Lines of data:
──────

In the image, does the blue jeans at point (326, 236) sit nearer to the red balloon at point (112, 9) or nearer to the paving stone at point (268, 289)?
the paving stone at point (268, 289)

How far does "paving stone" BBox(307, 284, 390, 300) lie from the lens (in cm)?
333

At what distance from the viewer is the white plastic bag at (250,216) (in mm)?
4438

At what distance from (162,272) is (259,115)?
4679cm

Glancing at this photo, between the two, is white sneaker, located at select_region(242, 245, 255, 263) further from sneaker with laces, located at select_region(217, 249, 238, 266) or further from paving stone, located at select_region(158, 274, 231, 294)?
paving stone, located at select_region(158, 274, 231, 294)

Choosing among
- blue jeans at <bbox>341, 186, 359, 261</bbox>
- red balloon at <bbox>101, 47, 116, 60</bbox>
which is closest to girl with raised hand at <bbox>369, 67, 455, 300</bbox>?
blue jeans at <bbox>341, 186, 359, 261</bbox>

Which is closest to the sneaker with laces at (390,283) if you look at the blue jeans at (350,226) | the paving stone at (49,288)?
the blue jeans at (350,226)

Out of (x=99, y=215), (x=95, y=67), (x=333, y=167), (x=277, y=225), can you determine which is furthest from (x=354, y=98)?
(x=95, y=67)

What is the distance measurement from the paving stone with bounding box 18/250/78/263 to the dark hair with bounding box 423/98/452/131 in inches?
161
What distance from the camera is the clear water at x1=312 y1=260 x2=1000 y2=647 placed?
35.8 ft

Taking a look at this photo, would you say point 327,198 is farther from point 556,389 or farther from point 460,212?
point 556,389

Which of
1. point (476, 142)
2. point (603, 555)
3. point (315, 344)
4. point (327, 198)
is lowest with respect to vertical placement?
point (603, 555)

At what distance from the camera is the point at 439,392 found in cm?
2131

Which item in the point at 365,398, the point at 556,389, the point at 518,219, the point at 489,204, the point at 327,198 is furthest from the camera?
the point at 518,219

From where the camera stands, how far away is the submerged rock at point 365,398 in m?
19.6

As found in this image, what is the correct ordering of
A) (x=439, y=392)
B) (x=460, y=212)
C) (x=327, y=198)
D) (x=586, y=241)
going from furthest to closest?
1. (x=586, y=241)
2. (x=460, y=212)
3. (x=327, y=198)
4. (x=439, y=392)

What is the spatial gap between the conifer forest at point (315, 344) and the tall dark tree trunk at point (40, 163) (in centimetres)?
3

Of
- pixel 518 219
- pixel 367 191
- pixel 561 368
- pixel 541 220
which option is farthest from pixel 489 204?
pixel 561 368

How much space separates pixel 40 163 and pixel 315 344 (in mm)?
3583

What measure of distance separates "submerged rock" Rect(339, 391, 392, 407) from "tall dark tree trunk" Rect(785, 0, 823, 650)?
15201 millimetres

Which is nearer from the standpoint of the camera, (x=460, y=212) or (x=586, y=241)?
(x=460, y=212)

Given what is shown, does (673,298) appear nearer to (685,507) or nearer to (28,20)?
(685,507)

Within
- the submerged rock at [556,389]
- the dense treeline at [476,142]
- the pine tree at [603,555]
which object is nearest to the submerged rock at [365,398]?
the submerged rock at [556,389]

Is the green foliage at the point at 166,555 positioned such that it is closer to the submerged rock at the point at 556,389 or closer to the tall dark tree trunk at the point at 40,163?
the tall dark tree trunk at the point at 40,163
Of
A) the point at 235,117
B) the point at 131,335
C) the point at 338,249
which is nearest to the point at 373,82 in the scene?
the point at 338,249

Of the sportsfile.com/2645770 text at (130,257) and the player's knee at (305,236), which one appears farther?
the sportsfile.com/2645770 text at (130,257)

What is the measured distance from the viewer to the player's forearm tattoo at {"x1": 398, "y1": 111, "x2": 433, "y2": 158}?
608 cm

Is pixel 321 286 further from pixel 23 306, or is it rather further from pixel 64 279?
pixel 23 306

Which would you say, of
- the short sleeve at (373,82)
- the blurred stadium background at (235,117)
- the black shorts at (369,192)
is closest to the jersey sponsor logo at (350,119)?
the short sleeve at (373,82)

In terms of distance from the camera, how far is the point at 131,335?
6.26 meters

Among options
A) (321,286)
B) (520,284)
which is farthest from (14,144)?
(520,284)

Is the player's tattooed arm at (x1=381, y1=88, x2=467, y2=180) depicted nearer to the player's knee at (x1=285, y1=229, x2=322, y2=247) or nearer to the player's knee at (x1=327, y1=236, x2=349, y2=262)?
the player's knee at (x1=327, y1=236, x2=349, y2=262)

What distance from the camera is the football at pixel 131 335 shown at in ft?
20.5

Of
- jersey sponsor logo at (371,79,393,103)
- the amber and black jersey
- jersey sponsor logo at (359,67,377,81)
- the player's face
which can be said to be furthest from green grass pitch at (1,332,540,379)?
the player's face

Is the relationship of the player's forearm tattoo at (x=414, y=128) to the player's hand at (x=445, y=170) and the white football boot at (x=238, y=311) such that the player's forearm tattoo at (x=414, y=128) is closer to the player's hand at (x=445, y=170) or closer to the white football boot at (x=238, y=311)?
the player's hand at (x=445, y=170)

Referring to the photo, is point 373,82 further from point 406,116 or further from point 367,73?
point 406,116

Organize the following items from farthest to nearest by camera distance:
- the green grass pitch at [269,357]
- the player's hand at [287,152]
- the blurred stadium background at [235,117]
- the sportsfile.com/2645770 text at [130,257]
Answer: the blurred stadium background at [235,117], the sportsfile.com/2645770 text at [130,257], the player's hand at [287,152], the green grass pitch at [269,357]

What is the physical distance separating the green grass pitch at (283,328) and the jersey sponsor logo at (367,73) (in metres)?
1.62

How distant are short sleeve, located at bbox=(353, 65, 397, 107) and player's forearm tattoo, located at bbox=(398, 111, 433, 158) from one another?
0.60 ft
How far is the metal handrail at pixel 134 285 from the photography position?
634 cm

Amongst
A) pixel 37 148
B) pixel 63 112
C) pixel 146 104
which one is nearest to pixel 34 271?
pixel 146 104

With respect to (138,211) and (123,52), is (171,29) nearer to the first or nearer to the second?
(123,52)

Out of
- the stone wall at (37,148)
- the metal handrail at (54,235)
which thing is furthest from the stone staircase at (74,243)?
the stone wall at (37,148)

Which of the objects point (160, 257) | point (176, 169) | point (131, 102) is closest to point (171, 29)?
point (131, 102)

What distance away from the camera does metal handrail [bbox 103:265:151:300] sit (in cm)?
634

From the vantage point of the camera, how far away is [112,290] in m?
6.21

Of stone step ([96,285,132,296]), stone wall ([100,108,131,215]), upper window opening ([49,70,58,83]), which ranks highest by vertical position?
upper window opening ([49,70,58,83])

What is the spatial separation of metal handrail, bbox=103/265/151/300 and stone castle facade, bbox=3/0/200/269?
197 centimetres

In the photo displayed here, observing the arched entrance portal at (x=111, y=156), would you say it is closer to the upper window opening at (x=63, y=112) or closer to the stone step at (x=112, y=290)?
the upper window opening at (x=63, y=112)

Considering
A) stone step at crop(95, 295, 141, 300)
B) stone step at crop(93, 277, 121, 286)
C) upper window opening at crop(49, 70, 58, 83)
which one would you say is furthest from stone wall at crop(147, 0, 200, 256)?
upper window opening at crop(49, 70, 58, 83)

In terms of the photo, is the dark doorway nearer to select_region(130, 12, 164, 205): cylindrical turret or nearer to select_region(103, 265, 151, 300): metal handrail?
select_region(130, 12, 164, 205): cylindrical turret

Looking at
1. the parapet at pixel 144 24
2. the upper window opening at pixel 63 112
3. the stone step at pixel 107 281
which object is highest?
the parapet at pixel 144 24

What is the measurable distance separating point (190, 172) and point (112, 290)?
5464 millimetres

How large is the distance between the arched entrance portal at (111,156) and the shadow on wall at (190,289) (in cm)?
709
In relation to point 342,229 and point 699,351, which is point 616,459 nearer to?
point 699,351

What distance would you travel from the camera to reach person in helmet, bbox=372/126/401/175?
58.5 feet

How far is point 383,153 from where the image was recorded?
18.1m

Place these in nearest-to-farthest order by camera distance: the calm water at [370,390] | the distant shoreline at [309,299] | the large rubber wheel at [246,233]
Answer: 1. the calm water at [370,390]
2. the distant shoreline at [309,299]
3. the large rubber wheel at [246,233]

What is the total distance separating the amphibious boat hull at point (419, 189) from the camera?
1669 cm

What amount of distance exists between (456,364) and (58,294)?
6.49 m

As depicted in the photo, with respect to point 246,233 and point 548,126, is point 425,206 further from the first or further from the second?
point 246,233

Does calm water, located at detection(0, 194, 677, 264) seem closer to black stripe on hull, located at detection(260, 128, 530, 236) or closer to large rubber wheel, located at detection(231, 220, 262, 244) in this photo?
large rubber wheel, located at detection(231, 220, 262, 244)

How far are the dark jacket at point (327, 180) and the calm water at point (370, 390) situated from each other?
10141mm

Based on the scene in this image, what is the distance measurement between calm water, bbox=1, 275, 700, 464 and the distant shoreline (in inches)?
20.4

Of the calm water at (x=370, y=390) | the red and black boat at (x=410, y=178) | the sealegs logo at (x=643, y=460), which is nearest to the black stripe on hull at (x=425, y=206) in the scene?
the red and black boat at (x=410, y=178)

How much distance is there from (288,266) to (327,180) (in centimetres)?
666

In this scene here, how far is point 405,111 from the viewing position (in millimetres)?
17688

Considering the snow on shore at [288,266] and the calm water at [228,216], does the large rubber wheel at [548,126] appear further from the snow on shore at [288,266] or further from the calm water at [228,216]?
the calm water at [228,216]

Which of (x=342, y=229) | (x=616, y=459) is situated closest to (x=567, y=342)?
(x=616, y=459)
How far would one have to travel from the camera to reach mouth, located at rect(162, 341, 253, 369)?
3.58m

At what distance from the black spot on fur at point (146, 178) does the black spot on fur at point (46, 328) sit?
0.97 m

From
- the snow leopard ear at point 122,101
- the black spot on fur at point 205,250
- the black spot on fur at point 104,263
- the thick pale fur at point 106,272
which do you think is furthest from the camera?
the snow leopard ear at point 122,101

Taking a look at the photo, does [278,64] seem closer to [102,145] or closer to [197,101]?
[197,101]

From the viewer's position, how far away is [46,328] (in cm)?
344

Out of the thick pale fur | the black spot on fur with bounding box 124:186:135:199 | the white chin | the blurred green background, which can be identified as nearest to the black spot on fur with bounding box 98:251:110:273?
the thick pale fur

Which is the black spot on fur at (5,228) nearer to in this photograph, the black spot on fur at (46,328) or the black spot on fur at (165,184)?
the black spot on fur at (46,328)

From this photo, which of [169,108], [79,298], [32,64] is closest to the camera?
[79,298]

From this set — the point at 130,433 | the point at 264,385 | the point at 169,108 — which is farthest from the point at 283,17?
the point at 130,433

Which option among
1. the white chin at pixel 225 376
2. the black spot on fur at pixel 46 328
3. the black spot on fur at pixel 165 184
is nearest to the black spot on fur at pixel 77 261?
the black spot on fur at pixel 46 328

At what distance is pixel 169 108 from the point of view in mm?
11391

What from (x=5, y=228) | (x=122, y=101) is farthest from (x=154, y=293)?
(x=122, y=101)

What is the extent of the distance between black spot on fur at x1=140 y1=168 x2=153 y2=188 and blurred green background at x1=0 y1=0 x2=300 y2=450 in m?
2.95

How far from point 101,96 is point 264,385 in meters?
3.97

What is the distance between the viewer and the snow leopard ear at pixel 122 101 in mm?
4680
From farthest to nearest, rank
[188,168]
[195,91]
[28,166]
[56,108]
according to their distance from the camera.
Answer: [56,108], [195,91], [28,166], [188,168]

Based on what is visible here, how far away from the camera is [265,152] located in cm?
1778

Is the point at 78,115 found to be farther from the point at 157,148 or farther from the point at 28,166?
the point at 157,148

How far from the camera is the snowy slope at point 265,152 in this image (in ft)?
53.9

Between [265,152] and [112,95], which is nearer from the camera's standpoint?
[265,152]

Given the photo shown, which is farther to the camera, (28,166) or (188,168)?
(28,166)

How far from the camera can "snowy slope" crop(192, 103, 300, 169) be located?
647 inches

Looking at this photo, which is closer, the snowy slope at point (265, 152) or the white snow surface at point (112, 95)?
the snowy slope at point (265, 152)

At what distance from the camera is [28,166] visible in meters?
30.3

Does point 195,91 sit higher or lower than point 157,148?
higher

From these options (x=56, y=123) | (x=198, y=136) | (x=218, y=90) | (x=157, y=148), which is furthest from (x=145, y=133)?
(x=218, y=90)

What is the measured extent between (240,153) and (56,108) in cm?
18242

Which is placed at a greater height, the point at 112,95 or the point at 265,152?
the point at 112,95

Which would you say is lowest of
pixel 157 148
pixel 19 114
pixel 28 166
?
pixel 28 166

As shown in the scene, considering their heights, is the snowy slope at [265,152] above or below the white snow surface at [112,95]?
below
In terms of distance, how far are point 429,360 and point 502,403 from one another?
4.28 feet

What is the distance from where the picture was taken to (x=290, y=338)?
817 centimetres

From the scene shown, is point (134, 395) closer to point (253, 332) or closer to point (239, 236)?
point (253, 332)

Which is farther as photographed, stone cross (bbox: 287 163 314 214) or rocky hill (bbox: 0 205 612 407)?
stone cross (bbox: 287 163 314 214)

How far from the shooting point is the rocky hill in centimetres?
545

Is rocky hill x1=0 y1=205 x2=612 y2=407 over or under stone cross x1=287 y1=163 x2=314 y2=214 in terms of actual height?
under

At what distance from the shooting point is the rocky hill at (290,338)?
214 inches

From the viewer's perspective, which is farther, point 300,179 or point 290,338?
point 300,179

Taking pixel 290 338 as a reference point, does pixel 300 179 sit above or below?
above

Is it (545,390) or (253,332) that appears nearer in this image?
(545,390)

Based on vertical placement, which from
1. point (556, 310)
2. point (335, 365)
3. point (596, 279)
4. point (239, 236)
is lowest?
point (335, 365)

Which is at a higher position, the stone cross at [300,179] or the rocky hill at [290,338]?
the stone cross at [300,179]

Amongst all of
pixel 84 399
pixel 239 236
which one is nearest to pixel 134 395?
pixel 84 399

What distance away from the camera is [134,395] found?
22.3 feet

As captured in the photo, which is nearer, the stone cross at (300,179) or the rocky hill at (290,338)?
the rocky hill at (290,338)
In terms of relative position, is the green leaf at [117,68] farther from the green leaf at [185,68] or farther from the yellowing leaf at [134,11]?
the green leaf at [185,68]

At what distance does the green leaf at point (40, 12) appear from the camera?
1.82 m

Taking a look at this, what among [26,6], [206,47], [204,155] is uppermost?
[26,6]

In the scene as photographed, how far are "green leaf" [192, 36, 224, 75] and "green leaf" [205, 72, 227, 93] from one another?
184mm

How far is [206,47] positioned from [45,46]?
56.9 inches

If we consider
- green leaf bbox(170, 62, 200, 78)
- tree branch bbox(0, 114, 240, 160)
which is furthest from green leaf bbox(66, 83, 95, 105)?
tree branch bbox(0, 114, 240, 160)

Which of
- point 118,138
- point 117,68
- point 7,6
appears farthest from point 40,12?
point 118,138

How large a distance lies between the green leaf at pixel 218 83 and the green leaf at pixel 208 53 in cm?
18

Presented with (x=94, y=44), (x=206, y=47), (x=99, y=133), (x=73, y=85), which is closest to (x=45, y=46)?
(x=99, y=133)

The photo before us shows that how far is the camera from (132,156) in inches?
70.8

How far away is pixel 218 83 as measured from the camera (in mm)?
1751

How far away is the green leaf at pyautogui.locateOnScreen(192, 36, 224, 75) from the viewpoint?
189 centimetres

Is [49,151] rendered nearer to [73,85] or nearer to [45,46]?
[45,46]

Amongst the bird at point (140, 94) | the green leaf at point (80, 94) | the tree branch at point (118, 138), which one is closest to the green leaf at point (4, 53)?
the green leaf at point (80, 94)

──────

Format the rows from the line with "How far is the metal" up to and including the line with "5464 millimetres" as a JSON list of strings, one string per line, leaving out blank lines.

_WRITTEN SOLUTION_
[
  "How far is the metal handrail at pixel 134 285 from the photography position?",
  "634 cm",
  "Amongst",
  "A) pixel 37 148",
  "B) pixel 63 112",
  "C) pixel 146 104",
  "which one is nearest to pixel 34 271?",
  "pixel 146 104",
  "With respect to (138,211) and (123,52), is (171,29) nearer to the first or nearer to the second?",
  "(123,52)",
  "Out of",
  "- the stone wall at (37,148)",
  "- the metal handrail at (54,235)",
  "which thing is furthest from the stone staircase at (74,243)?",
  "the stone wall at (37,148)",
  "Which of the objects point (160, 257) | point (176, 169) | point (131, 102) is closest to point (171, 29)?",
  "point (131, 102)",
  "What distance away from the camera does metal handrail [bbox 103:265:151:300] sit (in cm)?",
  "634",
  "From the vantage point of the camera, how far away is [112,290] in m?",
  "6.21",
  "Of stone step ([96,285,132,296]), stone wall ([100,108,131,215]), upper window opening ([49,70,58,83]), which ranks highest by vertical position?",
  "upper window opening ([49,70,58,83])",
  "What is the spatial separation of metal handrail, bbox=103/265/151/300 and stone castle facade, bbox=3/0/200/269?",
  "197 centimetres",
  "In the photo displayed here, observing the arched entrance portal at (x=111, y=156), would you say it is closer to the upper window opening at (x=63, y=112) or closer to the stone step at (x=112, y=290)?",
  "the upper window opening at (x=63, y=112)",
  "Considering",
  "A) stone step at crop(95, 295, 141, 300)",
  "B) stone step at crop(93, 277, 121, 286)",
  "C) upper window opening at crop(49, 70, 58, 83)",
  "which one would you say is furthest from stone wall at crop(147, 0, 200, 256)?",
  "upper window opening at crop(49, 70, 58, 83)",
  "In terms of the photo, is the dark doorway nearer to select_region(130, 12, 164, 205): cylindrical turret or nearer to select_region(103, 265, 151, 300): metal handrail?",
  "select_region(130, 12, 164, 205): cylindrical turret",
  "Looking at",
  "1. the parapet at pixel 144 24",
  "2. the upper window opening at pixel 63 112",
  "3. the stone step at pixel 107 281",
  "which object is highest?",
  "the parapet at pixel 144 24",
  "What is the measurable distance separating point (190, 172) and point (112, 290)?",
  "5464 millimetres"
]